During this time, chip revenues have continued to climb. In the near term, OEMs may even face spot shortages of specific components, propping up the average selling price of electronic components, Feldhan said. But in 2004 and 2005, companies will begin production on next-generation 90-nanometer fabs that use 300-millimeter wafers, dramatically increasing their potential capacity compared to the 0.13-micron, 200mm fabs that are the norm now. The Semiconductor International Capacity Statistics (SICAS) survey of chip manufacturers found that the manufacturing capacity used during the third quarter of 2003 was 87 percent, the highest since the fourth quarter of 2000, the last boom year.
Recent cycle of PC
upgrades could begin to slow”>
Meanwhile, the industry has continued to benefit from strong sales of consumer items such as digital cameras, which enjoyed a phenomenal 85 percent increase in sales last year, Semico reported, slowing to a robust 31 percent this year. Although the PC market is largely saturated, notebook sales grew 9.1 percent in 2003 and are expected to grow 31 percent this year, Semico found. Cell phones grew 16 percent last year and should increase by 15 percent in 2004.
The problem, however, is that the recent cycle of PC upgrades could begin to slow. “We continue to see the PC and cell phone upgrade cycle in 2004, but what were concerned about is seeing that uptick abate in 2005,” Feldhan said.
The firms final concern is the general macroeconomic climate. In January 2003, the Federal Reserve Board reported that the U.S. GDP increased by 3.1 percent. In 2004, Feldhan said, Semico predicts that it will increase by 4.2 percent.
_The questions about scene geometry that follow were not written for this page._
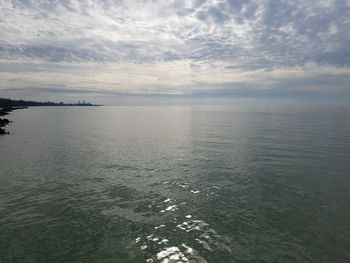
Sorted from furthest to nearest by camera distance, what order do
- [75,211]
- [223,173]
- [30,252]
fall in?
[223,173] → [75,211] → [30,252]

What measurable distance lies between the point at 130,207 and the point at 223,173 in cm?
1336

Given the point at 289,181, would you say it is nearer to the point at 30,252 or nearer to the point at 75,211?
the point at 75,211

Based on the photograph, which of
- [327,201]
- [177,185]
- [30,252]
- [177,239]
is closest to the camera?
[30,252]

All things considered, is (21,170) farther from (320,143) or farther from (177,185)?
(320,143)

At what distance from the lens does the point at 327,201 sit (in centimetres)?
2342

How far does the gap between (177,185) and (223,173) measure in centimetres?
677

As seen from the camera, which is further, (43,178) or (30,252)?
(43,178)

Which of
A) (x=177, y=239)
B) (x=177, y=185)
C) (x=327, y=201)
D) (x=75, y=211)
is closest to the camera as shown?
(x=177, y=239)

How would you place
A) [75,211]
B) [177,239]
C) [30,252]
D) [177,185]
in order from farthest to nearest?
[177,185] < [75,211] < [177,239] < [30,252]

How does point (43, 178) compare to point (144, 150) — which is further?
point (144, 150)

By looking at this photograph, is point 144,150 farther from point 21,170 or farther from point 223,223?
point 223,223

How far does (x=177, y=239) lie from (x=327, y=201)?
14004 millimetres

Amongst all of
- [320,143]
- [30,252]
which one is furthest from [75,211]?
[320,143]

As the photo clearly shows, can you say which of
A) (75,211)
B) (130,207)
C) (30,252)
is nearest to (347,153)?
(130,207)
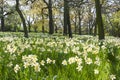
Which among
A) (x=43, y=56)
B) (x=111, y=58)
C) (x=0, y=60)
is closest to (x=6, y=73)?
(x=0, y=60)

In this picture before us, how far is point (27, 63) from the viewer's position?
396 cm

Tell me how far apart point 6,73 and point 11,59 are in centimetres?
92

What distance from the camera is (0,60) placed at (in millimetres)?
4859

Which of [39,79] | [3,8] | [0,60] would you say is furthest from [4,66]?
[3,8]

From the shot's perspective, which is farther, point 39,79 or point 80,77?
point 80,77

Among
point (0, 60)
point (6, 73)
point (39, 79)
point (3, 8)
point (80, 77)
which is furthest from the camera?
point (3, 8)

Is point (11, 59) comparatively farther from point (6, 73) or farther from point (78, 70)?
point (78, 70)

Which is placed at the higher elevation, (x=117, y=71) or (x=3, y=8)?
(x=3, y=8)

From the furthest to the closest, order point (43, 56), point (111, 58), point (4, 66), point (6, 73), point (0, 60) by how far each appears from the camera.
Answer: point (111, 58) → point (43, 56) → point (0, 60) → point (4, 66) → point (6, 73)

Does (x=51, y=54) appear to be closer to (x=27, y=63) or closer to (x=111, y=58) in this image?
(x=111, y=58)

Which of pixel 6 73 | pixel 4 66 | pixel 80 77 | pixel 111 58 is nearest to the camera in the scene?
pixel 80 77

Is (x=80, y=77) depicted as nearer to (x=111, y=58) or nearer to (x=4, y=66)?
(x=4, y=66)

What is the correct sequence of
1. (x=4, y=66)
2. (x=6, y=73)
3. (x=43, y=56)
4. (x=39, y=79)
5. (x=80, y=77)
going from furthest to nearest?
(x=43, y=56), (x=4, y=66), (x=6, y=73), (x=80, y=77), (x=39, y=79)

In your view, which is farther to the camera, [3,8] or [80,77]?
[3,8]
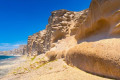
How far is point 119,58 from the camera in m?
3.47

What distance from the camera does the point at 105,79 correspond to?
355 centimetres

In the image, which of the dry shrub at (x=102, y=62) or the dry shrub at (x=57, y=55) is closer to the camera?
the dry shrub at (x=102, y=62)

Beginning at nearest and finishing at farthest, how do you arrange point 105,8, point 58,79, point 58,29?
point 58,79 < point 105,8 < point 58,29

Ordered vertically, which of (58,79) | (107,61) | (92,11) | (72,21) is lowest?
(58,79)

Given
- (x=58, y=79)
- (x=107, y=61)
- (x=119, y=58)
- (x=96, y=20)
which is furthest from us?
(x=96, y=20)

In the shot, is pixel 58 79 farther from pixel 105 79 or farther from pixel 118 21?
pixel 118 21

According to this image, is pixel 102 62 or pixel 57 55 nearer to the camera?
pixel 102 62

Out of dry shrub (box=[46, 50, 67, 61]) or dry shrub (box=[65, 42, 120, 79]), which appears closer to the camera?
dry shrub (box=[65, 42, 120, 79])

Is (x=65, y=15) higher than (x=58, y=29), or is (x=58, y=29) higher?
(x=65, y=15)

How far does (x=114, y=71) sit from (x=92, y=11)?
4.34 metres

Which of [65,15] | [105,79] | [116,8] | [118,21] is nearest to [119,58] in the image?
[105,79]

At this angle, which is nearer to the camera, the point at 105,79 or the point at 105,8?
the point at 105,79

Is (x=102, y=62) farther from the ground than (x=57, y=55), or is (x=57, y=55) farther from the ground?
(x=57, y=55)

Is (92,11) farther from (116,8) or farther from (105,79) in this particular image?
(105,79)
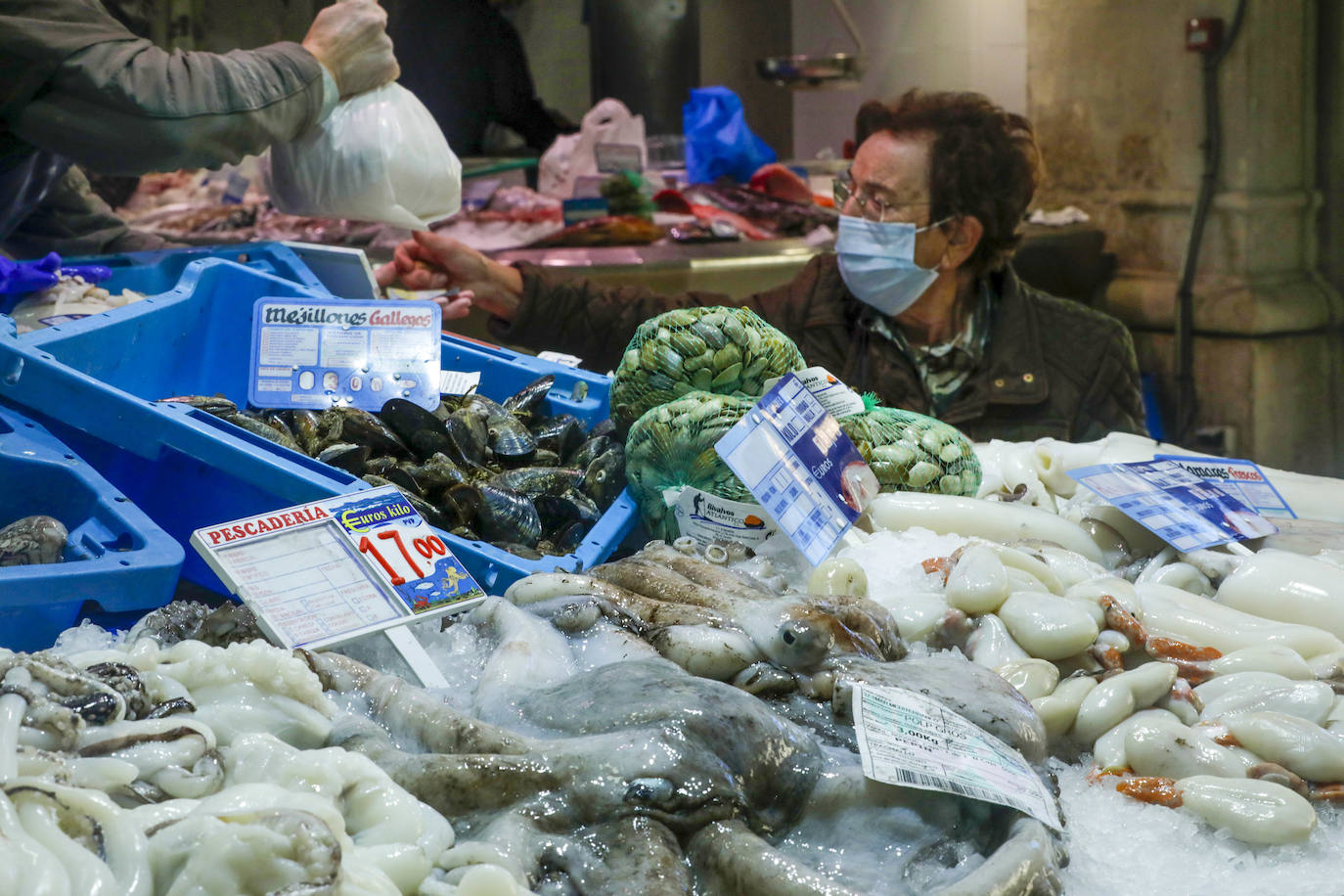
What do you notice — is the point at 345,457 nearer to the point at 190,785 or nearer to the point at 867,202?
the point at 190,785

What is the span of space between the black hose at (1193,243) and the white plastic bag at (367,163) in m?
4.74

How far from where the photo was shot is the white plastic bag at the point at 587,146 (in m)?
6.18

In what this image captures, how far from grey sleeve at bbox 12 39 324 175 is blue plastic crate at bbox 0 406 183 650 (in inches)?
40.2

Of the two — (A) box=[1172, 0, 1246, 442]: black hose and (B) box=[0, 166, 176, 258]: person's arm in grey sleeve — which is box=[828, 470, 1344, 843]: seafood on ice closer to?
(B) box=[0, 166, 176, 258]: person's arm in grey sleeve

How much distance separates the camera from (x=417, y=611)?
1583 mm

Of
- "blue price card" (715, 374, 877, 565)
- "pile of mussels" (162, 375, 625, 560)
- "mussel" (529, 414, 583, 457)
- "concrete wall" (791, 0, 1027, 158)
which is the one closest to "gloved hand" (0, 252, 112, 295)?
"pile of mussels" (162, 375, 625, 560)

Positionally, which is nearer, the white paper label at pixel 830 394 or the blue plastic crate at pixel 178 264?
the white paper label at pixel 830 394

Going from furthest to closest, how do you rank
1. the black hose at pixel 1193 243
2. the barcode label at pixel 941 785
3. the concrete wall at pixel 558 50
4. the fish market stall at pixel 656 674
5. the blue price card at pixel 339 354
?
the concrete wall at pixel 558 50
the black hose at pixel 1193 243
the blue price card at pixel 339 354
the barcode label at pixel 941 785
the fish market stall at pixel 656 674

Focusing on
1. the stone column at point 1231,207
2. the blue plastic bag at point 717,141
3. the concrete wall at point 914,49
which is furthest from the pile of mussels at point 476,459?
the concrete wall at point 914,49

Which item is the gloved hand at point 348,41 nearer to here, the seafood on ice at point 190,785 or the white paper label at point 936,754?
the seafood on ice at point 190,785

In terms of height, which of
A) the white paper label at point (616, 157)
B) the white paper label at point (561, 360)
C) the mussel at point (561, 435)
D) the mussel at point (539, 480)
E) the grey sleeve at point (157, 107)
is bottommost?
the mussel at point (539, 480)

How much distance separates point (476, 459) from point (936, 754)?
1.26m

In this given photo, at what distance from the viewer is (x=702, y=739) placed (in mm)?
1243

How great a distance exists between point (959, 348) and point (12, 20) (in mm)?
2658
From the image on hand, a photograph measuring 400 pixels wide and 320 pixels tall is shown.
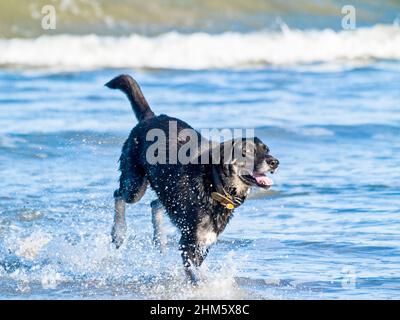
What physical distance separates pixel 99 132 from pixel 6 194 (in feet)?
9.27

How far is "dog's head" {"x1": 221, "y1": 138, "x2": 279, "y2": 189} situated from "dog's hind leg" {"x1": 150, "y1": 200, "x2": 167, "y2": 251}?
3.97 ft

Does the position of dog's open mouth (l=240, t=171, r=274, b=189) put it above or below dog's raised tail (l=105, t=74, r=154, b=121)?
below

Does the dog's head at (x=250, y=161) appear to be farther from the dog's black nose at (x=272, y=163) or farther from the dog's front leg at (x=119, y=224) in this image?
the dog's front leg at (x=119, y=224)

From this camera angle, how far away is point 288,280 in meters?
6.89

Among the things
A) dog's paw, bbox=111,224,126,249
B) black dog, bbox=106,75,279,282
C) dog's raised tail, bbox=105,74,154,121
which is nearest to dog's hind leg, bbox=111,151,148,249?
dog's paw, bbox=111,224,126,249

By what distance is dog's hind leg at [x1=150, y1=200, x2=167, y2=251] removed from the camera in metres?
7.69

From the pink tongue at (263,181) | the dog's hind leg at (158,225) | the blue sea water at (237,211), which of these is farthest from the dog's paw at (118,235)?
the pink tongue at (263,181)

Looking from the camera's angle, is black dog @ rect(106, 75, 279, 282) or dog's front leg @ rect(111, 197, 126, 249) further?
dog's front leg @ rect(111, 197, 126, 249)

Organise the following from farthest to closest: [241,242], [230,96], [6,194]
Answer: [230,96], [6,194], [241,242]

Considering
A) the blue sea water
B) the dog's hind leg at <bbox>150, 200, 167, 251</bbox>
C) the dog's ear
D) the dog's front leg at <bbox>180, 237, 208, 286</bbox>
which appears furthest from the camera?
the dog's hind leg at <bbox>150, 200, 167, 251</bbox>

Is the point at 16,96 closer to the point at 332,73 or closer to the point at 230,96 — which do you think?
the point at 230,96

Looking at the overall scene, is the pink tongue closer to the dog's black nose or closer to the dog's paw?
the dog's black nose

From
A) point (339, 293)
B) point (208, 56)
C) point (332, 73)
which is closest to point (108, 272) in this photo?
point (339, 293)

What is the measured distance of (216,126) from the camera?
12.4 metres
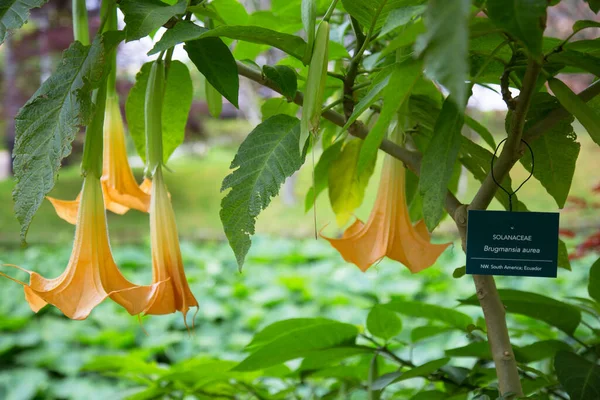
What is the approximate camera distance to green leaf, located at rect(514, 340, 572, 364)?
523 millimetres

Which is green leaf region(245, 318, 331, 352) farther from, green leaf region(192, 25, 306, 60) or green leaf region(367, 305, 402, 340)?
green leaf region(192, 25, 306, 60)

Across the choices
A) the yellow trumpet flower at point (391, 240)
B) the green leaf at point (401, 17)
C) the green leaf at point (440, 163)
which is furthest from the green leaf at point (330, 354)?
the green leaf at point (401, 17)

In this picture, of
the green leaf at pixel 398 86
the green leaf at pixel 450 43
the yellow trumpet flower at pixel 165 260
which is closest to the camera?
the green leaf at pixel 450 43

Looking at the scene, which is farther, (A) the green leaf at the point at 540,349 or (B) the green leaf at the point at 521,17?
(A) the green leaf at the point at 540,349

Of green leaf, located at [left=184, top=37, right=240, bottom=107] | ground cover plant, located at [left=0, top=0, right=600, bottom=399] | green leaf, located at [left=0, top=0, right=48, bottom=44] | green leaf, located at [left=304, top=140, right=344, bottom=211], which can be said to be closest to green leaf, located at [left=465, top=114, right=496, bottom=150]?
ground cover plant, located at [left=0, top=0, right=600, bottom=399]

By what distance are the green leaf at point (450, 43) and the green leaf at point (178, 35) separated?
6.6 inches

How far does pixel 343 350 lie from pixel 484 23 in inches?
13.1

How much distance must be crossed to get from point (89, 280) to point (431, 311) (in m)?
0.31

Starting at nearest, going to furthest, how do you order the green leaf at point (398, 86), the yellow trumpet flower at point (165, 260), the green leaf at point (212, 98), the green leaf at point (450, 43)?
the green leaf at point (450, 43) < the green leaf at point (398, 86) < the yellow trumpet flower at point (165, 260) < the green leaf at point (212, 98)

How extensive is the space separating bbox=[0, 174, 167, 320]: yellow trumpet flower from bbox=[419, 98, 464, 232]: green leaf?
175mm

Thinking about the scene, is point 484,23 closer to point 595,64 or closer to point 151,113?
point 595,64

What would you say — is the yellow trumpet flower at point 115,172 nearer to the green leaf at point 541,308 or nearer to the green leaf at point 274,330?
the green leaf at point 274,330

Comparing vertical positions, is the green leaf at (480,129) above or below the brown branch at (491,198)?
above

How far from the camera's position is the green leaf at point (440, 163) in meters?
0.35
In 2005, however, the U.S. economy could face its third straight year of a half-trillion-dollar deficit. The firm predicts that the Fed will raise interest rates, which would have a stifling effect on consumer spending. “We do feel that theres a black cloud out there concerning a macroeconomic slowdown in 2005,” he said.
And that could continue to mean a discrepancy between the perceived health of the semiconductor industry and the loss of technology jobs in the United States. Bob Bailey, president and chief executive of embedded processor chip firm PMC-Sierra Inc. in Santa Clara, Calif., said his firm has outsourced low-level design jobs overseas, treating them as a buffer or an emergency repair crew. The majority of his design staff remains in North America, he said.
“The myth is that outsourcing is a low-cost kind of thing,” he said, citing India and China as examples. “The reality is that you can suddenly ramp up 150 to 200 engineers extremely quickly, and ramp them down again extremely quickly.”
“The economy is very strong; the question is how you create more jobs,” said George Scalise, the president of the SIA, speaking at the summit here. “The issue is real, it has to be resolved, but it wont be easy.”